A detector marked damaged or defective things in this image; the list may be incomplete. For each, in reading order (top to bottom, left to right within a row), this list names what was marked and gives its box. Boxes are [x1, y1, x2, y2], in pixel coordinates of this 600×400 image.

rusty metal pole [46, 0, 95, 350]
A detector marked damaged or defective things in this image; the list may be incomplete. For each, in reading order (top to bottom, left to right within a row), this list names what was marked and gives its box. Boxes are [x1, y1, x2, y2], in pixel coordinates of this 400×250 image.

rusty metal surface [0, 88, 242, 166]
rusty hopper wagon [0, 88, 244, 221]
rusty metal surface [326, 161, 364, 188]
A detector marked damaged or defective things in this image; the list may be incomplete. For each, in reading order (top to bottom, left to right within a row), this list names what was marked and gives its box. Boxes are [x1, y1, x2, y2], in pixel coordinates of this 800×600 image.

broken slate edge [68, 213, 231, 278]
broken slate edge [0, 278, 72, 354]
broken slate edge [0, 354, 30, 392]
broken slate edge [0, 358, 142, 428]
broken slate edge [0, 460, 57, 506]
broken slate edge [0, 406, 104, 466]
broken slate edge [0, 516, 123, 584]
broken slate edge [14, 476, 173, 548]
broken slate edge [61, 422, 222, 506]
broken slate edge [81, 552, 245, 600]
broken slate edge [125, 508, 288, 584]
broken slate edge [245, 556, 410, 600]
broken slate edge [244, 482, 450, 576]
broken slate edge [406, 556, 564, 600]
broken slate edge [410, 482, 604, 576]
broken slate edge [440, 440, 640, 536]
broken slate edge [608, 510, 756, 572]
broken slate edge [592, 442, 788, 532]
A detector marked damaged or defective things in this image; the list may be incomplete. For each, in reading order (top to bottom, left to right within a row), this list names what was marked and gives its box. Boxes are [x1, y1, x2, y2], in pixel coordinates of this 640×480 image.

:::

● **Short problem**
Reproduce every entry above word for word, keeping them in their original order.

● **Answer to this task**
A detector marked damaged or defective things in this image; the list may be incomplete. For each, in reading order (top to bottom, left to right within a row), this list names what was marked and gives its box. Boxes are [x1, y1, x2, y2], in pixel coordinates of this 600×400 image.

rusty metal pole [46, 0, 95, 350]
A detector marked damaged or defective things in this image; the list may be incomplete. For each, in reading order (top to bottom, left to right within a row), this list names what was marked and gives its box. Boxes are [x1, y1, x2, y2], in pixel coordinates of this 400×250 image.

rusty metal surface [0, 88, 242, 166]
rusty hopper wagon [0, 88, 244, 221]
rusty metal surface [326, 161, 364, 188]
A detector marked damaged or defective things in this image; the list may be incomplete. For each, in reading order (top to bottom, left to right within a row), this list names what was marked and gives its box. Boxes are [x1, y1, x2, y2], in pixel coordinates of this 800×600 image.

broken slate edge [68, 213, 231, 278]
broken slate edge [0, 278, 72, 354]
broken slate edge [0, 354, 30, 392]
broken slate edge [0, 358, 142, 428]
broken slate edge [0, 460, 57, 506]
broken slate edge [0, 406, 104, 466]
broken slate edge [0, 516, 123, 584]
broken slate edge [14, 476, 173, 548]
broken slate edge [61, 422, 222, 506]
broken slate edge [81, 552, 245, 600]
broken slate edge [125, 508, 288, 584]
broken slate edge [245, 556, 410, 600]
broken slate edge [244, 482, 450, 576]
broken slate edge [406, 556, 564, 600]
broken slate edge [410, 482, 604, 576]
broken slate edge [440, 440, 640, 536]
broken slate edge [608, 510, 756, 572]
broken slate edge [592, 442, 788, 532]
A detector marked damaged or defective things in this image; the list may be incomplete. For each, in reading order (top to bottom, left to right within a row), this list names what was marked and gives its box. Boxes are [x1, y1, x2, y2], in pixel coordinates of this 640×480 image.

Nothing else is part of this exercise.